# Create Data Set by TF-IDF model

First, let's define a function to preprocess frases using stemming and removing stopwords

In [1]:
import nltk
from nltk.stem.porter import PorterStemmer
from nltk.corpus import stopwords
nltk.download('punkt')
nltk.download('stopwords')
porter_stemmer = PorterStemmer()
en_stops = set(stopwords.words('english'))
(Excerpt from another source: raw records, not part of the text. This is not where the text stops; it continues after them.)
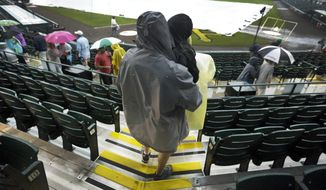Baseball fans leave the spring exhibition baseball game between the Pittsburgh Pirates and the New York Yankees after being called due to rain in Bradenton, Fla., Monday, March 17, 2014. (AP Photo/Carlos Osorio)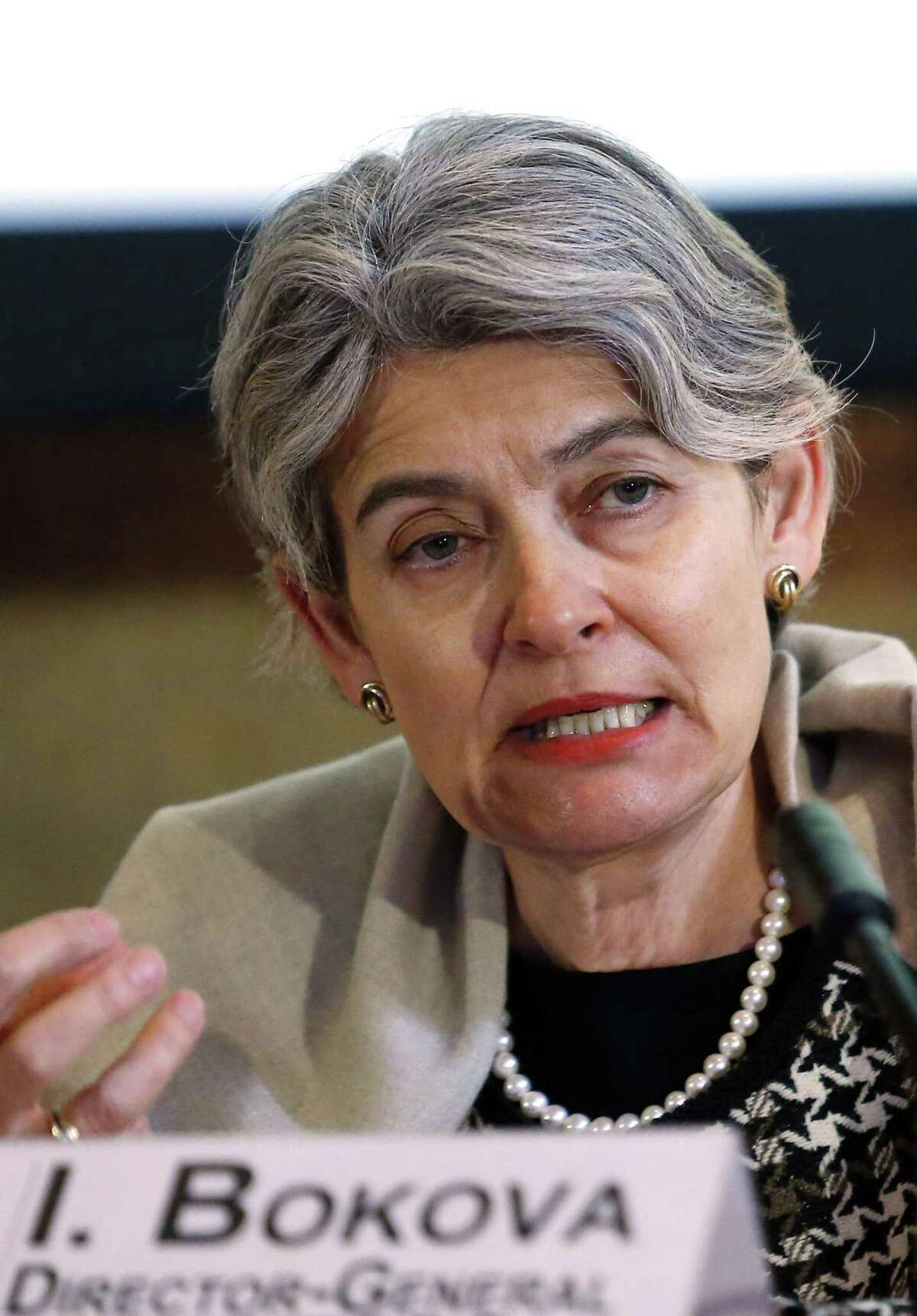 """Irina Bokova, Director General of the U.N.'s culture agency UNESCO, speaks during a press conference in Paris, France, Friday, Feb. 27, 2015. Bokova asked for an emergency meeting of the U.N. Security Council to be convened """"on the protection of Iraq's cultural heritage as an integral element for the country's security"""" after extremists released a video thought to show men using sledgehammers to smash ancient Mesopotamian statues and other artifacts in Iraq's northern city of Mosul.(AP Photo/Jacques Brinon)"""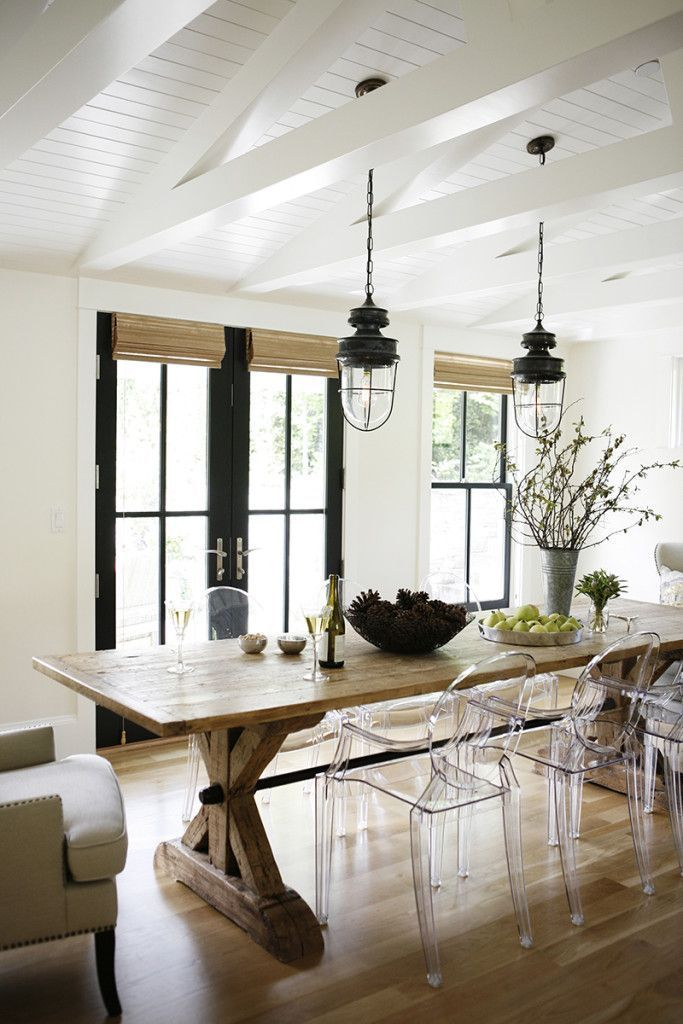 Modern farmhouse dining room with oak table and lucite chairs. I'm also loving the beamed, vaulted ceiling and black steel-frame french doors.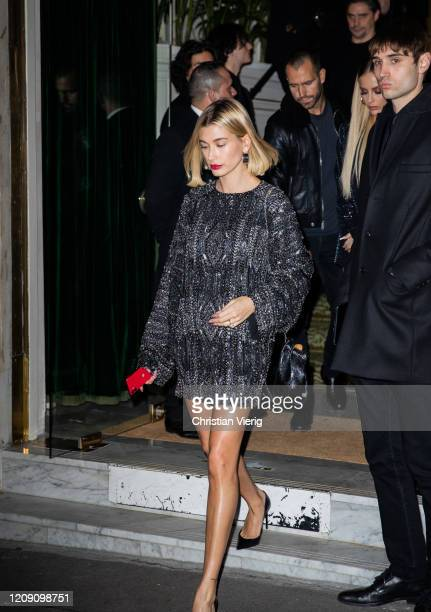 Hailey Bieber is seen wearing paillette dress at the YSL Exhibition during Paris Fashion Week Womenswear Fall/Winter 2020/2021 Day Four on February...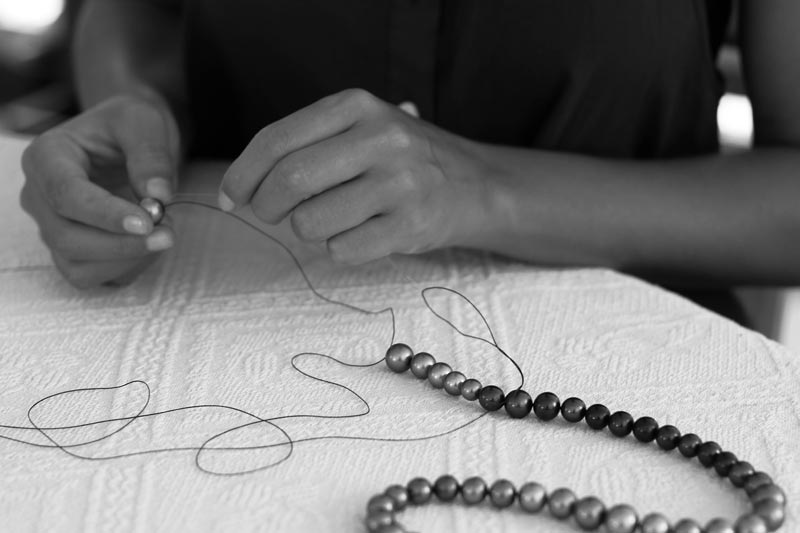 Expert hands crafting a necklace
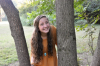 A photo of Hannah Thomas between trees.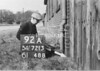 SD721392A, Man marking Ordnance Survey minor control revision point with an arrow in 1940s
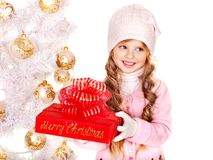 Child  holding  Christmas red gift box . Stock Photography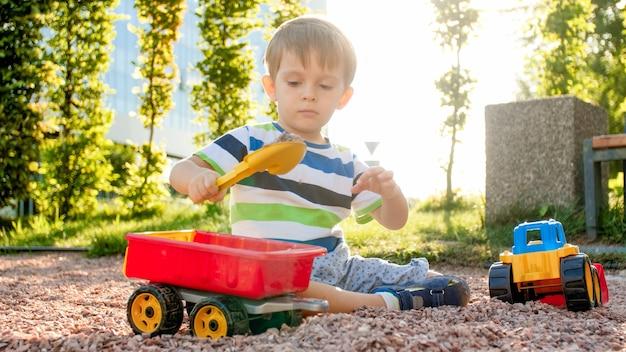 公園の遊び場でトレーラー付きのおもちゃのトラックで遊んでいる愛らしい3歳の幼児の少年の肖像画。砂から掘ったり作ったりする子供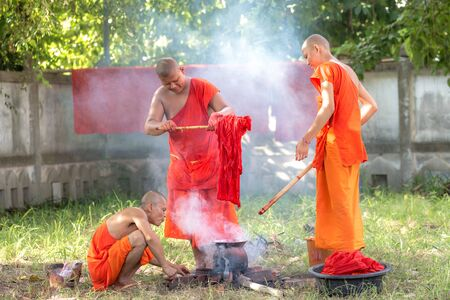 Yasothon, Thailand. 31 Aug 2016 : The buddhist monk robe dye is allowed to be obtained from six kinds of substances: roots and tubers, plants, bark, leaves, flowers and fruits. They should be boiled in water for a long time to get the dun dye.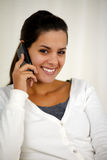 Young woman speaking on cellphone looking at you Royalty Free Stock Image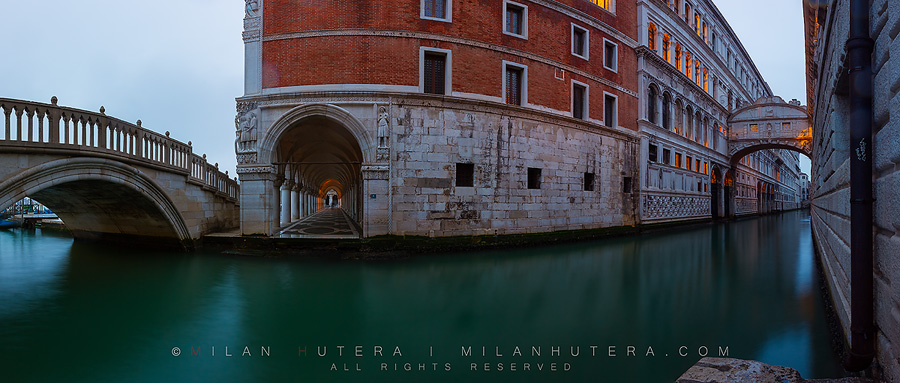 "Taken on a rainy March Morning, this panaorama depicts Ponte della Paglia on the left, the Doge's palace in the middle and Ponte dei Sospiri - Bridge of Sighs on the Right. This view was inspired by very similar photo of Italian photographer Paolo de Faveri. There are some subtle differences. The archway of Doge's palace is visible and if you're lucky, you can even catch a glimpse of ""The Doge's Ghost"" walking under it."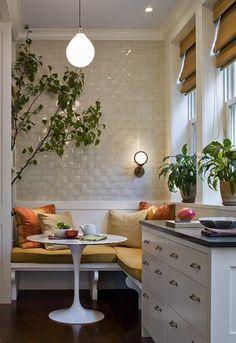 Banquette, tulip table, white kitchen: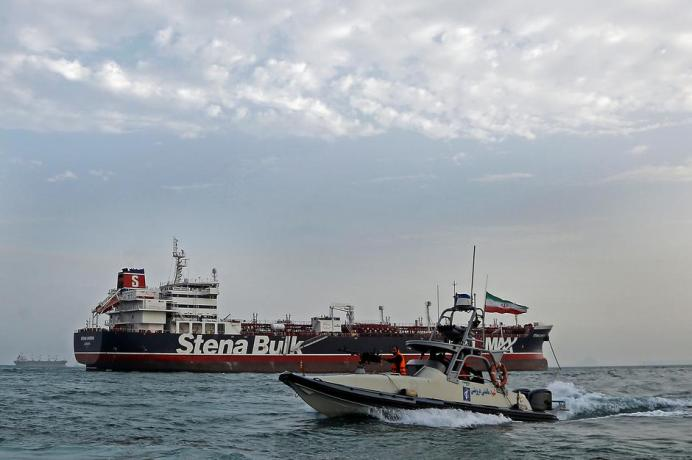FILE PHOTO: A boat of Iranian Revolutionary Guard sails next to Stena Impero, a British-flagged vessel owned by Stena Bulk, at Bandar Abbas port, in this undated handout photo. REUTERS./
#binary search to improve efficency
def binary_search(e,l,inizio,fine):
  if inizio>fine or e<l[inizio] or e>l[fine-1]:
    return False
  else:
    mezzo=int((inizio+fine)/2)
    m=l[mezzo]
    if e==m:
      return True
    elif e>m:
      return binary_search(e,l,mezzo,fine)
    else:
      return binary_search(e,l,inizio,mezzo)

#removing symbols and adding space after them
def prepreprocess(frase):
  s=''
  syms=['a','b','c','d','e','f','g','h','i','j','k','l','m','n','o','p','q','r','s','t','u','v','w','x','y','z','è','é','à','ò','ì','ù']
  for char in frase:
    if char not in syms:
      s+=' '
    else:
      s+=char
  return s

#preprocess using prepreprocess fase and stemming and removing stopwords
def preprocess(frase,en_words):
  l=[]
  for word in prepreprocess(frase.lower()).split(' '):
    w=word.lower()
    if w not in en_stops and len(w)>2 and binary_search(w,en_words,0,len(en_words)):
        l.append(porter_stemmer.stem(w))
  return repr(' '.join(l))

[nltk_data] Downloading package punkt to
[nltk_data]     C:\Users\User\AppData\Roaming\nltk_data...
[nltk_data]   Package punkt is already up-to-date!
[nltk_data] Downloading package stopwords to
[nltk_data]     C:\Users\User\AppData\Roaming\nltk_data...
[nltk_data]   Package stopwords is already up-to-date!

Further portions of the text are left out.